== Teks Bacaan ==
JAKARTA, HUMAS MKRI – Mahkamah Konstitusi (MK) menyatakan permohonan uji Undang-Undang Nomor 7 Tahun 2017 tentang Pemilihan Umum (UU Pemilu) tidak dapat diterima. Putusan Nomor 21/PUU-XX/2022 terrsebut dibacakan Ketua MK Anwar Usman dalam Sidang Pengucapan Putusan MK pada Rabu (20/04/2022). Perkara ini diajukan oleh lima anggota DPD RI, yaitu Ajbar, Muhammad J. Wartabone, Eni Sumarni, M. Syukur, dan Abdul Rachman Thaha yang mendalilkan Pasal 222 UU Pemilu bertentangan dengan UUD 1945.

== Data Mentah ==
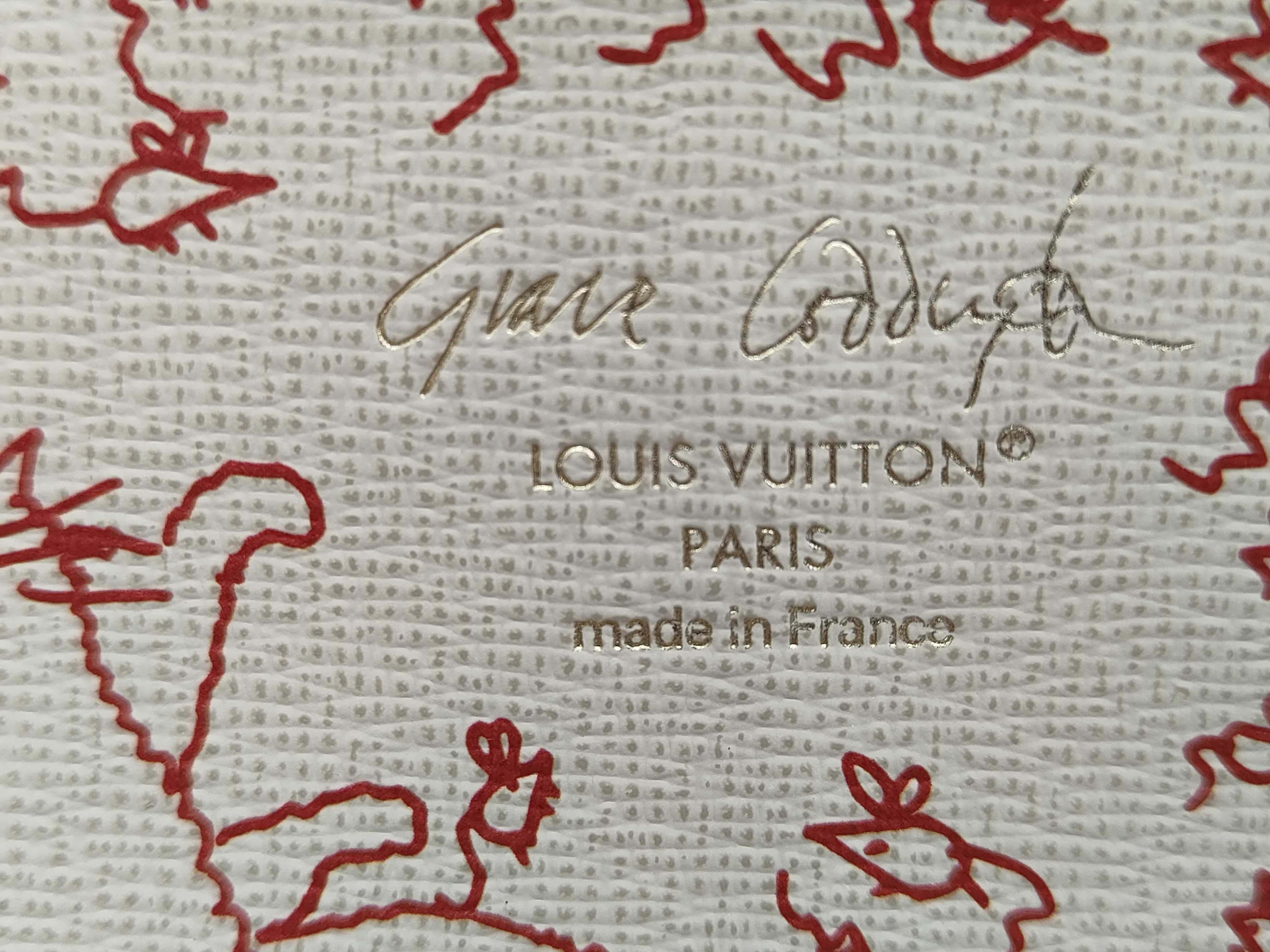 Pochette Kirigami M25760 Pouch — view 7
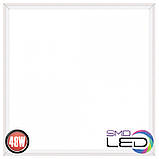 Світлодіодна врізна панель 600 мм Smd Led Horoz CAPELLA 48W, фото 4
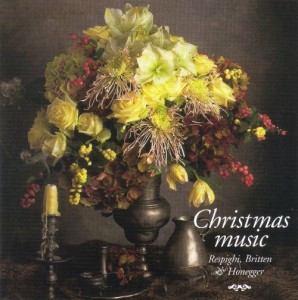 Christmas Music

== Yang Harus Dikerjakan ==
- 1) Menurut teks bacaan, siapa yang membacakan Putusan Nomor 21/PUU-XX/2022?
- 2) Tolong salin bagian teks bacaan secara persis, dimulai dari "JAKARTA, HUMAS MKRI" dan berlanjut sampai "dengan UUD 1945.".
Gunakan hanya teks bacaan sebagai sumber.

== Hasil Berurutan ==
- 1) Ketua MK Anwar Usman.

- 2)
JAKARTA, HUMAS MKRI – Mahkamah Konstitusi (MK) menyatakan permohonan uji Undang-Undang Nomor 7 Tahun 2017 tentang Pemilihan Umum (UU Pemilu) tidak dapat diterima. Putusan Nomor 21/PUU-XX/2022 terrsebut dibacakan Ketua MK Anwar Usman dalam Sidang Pengucapan Putusan MK pada Rabu (20/04/2022). Perkara ini diajukan oleh lima anggota DPD RI, yaitu Ajbar, Muhammad J. Wartabone, Eni Sumarni, M. Syukur, dan Abdul Rachman Thaha yang mendalilkan Pasal 222 UU Pemilu bertentangan dengan UUD 1945.